--- Tasks to carry out ---
[1] Copy the passage of the Loctite thread from "## kamnowa (Sep" up to and including "recommend it too.".
[2] In the Loctite thread, condense the paragraph in mitchd123's post that begins "There's no need to use Loctite" into a short bulleted list that keeps its main points.
[3] According to the Loctite thread, what temperature is LT243 rated up to?

--- Text section ---
····················

# Loctite or not



## Autonuss (Jul 21, 2019)

I'm about to renew the front rotors and pads on my wife's 2014 Equipe. 
I will torque all the bolts to specifications. 
*Question is: *
Should I also use Blue (243) Loctite?


----------



## mitchd123 (Jul 27, 2015)

There's no need to use Loctite. There's a small chance it can burn off. LT243 is rated up to 360F, and pads and rotors can get slightly past this. Believe it or not some vehicles are designed so that when the rim is installed, it's impossible for the caliper to fall off. When one bolt falls out, the caliper will rub up against the inside of the rim alerting the driver something is wrong. You certainly don't want to test it. Torquing them should be more than adequate. Also fyi, any sort of liquid/lubricant can impact the torque #s, but most folks don't even bother to torque them.


----------



## kamnowa (Sep 9, 2019)

mitchd123 said:


> There's no need to use Loctite. There's a small chance it can burn off. LT243 is rated up to 360F, and pads and rotors can get slightly past this. Believe it or not some vehicles are designed so that when the rim is installed, it's impossible for the caliper to fall off. When one bolt falls out, the caliper will rub up against the inside of the rim alerting the driver something is wrong. You certainly don't want to test it. Torquing them should be more than adequate. Also fyi, any sort of liquid/lubricant can impact the torque #s, but most folks don't even bother to torque them.


I agree! I do not recommend it too.


----------



## Blasirl (Mar 31, 2015)

No


----------

····················

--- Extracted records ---
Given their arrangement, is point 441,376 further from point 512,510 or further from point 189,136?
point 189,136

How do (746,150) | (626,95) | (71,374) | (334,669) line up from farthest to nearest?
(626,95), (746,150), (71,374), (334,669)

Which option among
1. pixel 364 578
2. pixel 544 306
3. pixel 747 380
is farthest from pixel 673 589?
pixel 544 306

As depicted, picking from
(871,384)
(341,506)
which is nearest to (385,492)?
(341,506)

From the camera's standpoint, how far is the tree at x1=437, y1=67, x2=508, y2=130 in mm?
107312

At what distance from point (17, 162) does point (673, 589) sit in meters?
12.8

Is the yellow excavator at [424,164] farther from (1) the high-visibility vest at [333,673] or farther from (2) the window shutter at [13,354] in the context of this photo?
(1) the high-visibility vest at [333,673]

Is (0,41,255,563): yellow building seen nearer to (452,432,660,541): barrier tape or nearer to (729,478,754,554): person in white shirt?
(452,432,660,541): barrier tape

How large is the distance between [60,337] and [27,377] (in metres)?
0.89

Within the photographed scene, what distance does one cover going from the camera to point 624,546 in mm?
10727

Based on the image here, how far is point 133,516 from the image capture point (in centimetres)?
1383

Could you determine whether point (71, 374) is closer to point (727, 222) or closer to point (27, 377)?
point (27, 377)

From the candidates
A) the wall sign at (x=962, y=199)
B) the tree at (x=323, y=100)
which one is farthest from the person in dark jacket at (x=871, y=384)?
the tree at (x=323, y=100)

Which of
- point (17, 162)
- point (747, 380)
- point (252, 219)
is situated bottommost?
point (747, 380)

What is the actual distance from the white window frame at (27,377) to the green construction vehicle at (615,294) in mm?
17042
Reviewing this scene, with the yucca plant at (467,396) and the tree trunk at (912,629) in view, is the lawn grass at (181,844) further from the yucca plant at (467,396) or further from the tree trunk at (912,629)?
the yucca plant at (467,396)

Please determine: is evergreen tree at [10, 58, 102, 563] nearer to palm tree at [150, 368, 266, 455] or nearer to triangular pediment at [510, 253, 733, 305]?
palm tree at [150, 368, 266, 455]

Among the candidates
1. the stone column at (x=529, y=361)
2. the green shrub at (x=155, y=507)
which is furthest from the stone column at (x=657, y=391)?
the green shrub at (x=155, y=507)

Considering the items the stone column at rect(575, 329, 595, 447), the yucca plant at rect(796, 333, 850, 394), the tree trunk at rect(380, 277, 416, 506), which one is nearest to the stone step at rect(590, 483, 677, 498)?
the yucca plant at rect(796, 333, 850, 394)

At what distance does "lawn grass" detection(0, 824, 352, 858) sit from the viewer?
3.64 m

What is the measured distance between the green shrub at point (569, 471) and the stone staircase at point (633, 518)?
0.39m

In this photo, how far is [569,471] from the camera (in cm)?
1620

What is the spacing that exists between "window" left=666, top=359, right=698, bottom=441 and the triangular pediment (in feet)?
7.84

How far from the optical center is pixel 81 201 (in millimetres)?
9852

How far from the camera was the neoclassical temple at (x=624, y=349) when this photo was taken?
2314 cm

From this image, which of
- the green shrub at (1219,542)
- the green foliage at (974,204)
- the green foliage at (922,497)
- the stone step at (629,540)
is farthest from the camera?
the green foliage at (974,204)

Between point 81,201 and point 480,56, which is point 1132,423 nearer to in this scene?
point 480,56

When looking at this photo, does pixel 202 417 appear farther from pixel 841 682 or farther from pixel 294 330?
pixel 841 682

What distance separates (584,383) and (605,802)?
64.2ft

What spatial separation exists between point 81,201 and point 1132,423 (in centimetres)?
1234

····················

--- Responses per task ---
[1]
## kamnowa (Sep 9, 2019)

mitchd123 said:


> There's no need to use Loctite. There's a small chance it can burn off. LT243 is rated up to 360F, and pads and rotors can get slightly past this. Believe it or not some vehicles are designed so that when the rim is installed, it's impossible for the caliper to fall off. When one bolt falls out, the caliper will rub up against the inside of the rim alerting the driver something is wrong. You certainly don't want to test it. Torquing them should be more than adequate. Also fyi, any sort of liquid/lubricant can impact the torque #s, but most folks don't even bother to torque them.


I agree! I do not recommend it too.

[2]
- Loctite isn't needed.
- There's a small chance it can burn off: LT243 is rated up to 360F, and pads and rotors can get slightly past this.
- Some vehicles are designed so that, with the rim installed, the caliper can't fall off. If one bolt falls out, the caliper rubs against the inside of the rim and alerts the driver. This shouldn't be tested.
- Torquing the bolts should be more than adequate.
- Any liquid or lubricant can affect torque numbers, though most people don't torque them at all.

[3] 360F.